Making bad decisions is all part of being a leader. But one way to avoid them might be firing your "yes men."
Noreena Hertz writes in the Harvard Business Review that every CEO needs a "Challenger in Chief," or someone who voices dissent. Having access to several opinions, she says, might improve group-think, lessen bias, and help executives find smarter solutions.
"When group members are actively encouraged to openly express divergent opinions they not only share more information, they consider it more systematically and in a more balanced and less biased way," she writes. "When people engage with those with different opinions and views from their own they become much more capable of properly interrogating critical assumptions and identifying creative alternatives."
Hertz references a study by Small Group Research, which found that decision-making groups (think the board of directors) are biased by design. As a result, groups comprised of people with different opinions speak up, which leads to better decisions. Most leaders, however, won't encourage this, especially at work.

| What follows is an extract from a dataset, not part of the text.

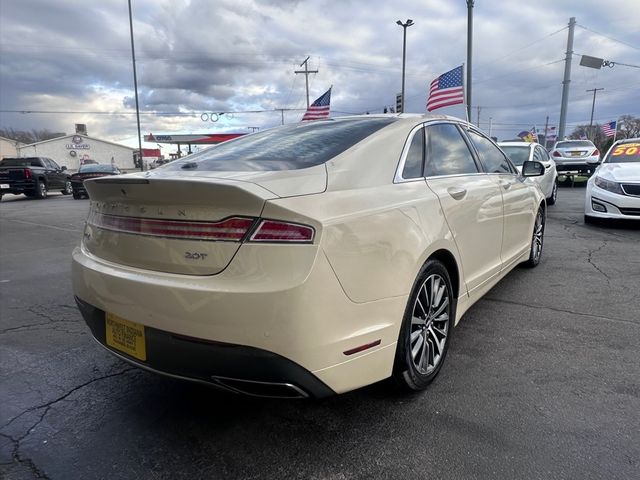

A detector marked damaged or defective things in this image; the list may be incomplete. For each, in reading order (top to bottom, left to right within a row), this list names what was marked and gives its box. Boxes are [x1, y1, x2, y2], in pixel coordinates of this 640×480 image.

cracked pavement [0, 186, 636, 478]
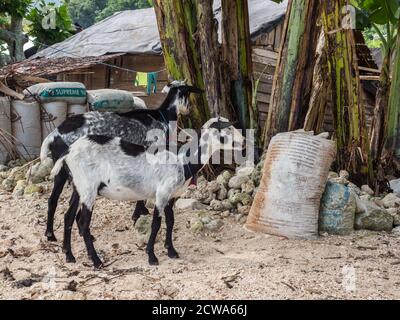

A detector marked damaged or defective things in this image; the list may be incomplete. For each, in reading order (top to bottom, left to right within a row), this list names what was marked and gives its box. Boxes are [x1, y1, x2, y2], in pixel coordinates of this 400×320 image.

rusty metal barrel [245, 131, 336, 239]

At Lehman Brothers, for example, there was an unspoken rule: Voice dissent and you're going to get fired. Before Lehman's demise, the board of directors and management were so agreeable no one dared to say their decisions were leading them right into the financial crisis.
One leader famous for embracing dissent was President Abraham Lincoln. He constantly met with a "team of rivals," who helped guide his decisions through intellectual debate. Eric Schmidt, Google's executive chairman, is also known for hiring workers who disagree.
Leaders are just like everyone else. When they're stressed, they depend on stereotypes, and if their blood sugar drops, they make poorer financial decisions. If they don't get enough sleep, their brains behave as if they are drunk.
A "Challenger in Chief" might stave off bad decisions, save your company from ruin, or help the country. But more than anything, it will make you a great leader.